## Work item:
Copy word for word the part of the forum thread about amiibo villagers that starts at "## PacV (Apr" and ends at "Lululand (Apr 17, 2017)".

## Selected text:

Moving day again, and like clockwork, one of my 3 NON Amiibo's pinged to move.

Same 3 since last year.
I wish I could get rid of them.


----------



## PacV (Apr 17, 2017)

They can move out but is just harder.

I think one only have to use them just if you really want that Villager, like me in the case of Stitches my favorite Villager in the game.


----------



## Lululand (Apr 17, 2017)

Sheando said:


> This is a myth. I have scanned in villagers from both regular and WA amiibo cards, and have had them ping to move while regular villagers still lived in town. However, they seem to be much less likely to ping than their natural counterparts. If everyone in your town is scanned in, they WILL resume pinging normally.



It is most definitely NOT a myth. I made a thread a while ago about how desperate I was because no matter how hard I tried, I just could not get ANY of my 4 amiibo-summoned villagers ping me to move out.

I time travelled back and forth all the time just to cycle through villager pings for almost 4 days straight, gathering more than 100 pings total, and NONE of them were from amiibo villagers. This includes both cards and splatoon amiibo-figures. I had to completely give up on getting the rest of my dreamies and I had to register my final dream adress for that town with about 4 villagers I didn't really want but got stuck with. 

Now I know that apparently many people have had no problem at all with moving them out, but that definitely wasn't the case for me. And there is absolutely no way it was just bad luck. 100+ tries to no avail means that something in my game was set in stone about making those villagers stay no matter what. The only explanation I can come up with is that some players (including me) must've unknowingly triggered some sort of requisite, mechanic or bug that makes their game act that way. 

Personally I'm now too scared to ever summon directly amiibo villagers again. I don't want to ruin yet another save file because of this madness. I used to be really eager to expand my collection to invite whoever I wanted, but now my cards and e-reader could just burn for all I care. No way I'm ever cursing another town with permanent villagers.

## Exercise data:

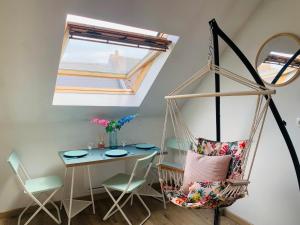 a room with a hammock chair and a table at cocooning modern design studio in Avesnes-sur-Helpe
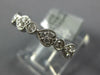ESTATE .59CT DIAMOND 18KT WHITE GOLD 3D HEART SHAPE ETERNITY ANNIVERSARY RING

## Problem solution:
## PacV (Apr 17, 2017)

They can move out but is just harder.

I think one only have to use them just if you really want that Villager, like me in the case of Stitches my favorite Villager in the game.


----------



## Lululand (Apr 17, 2017)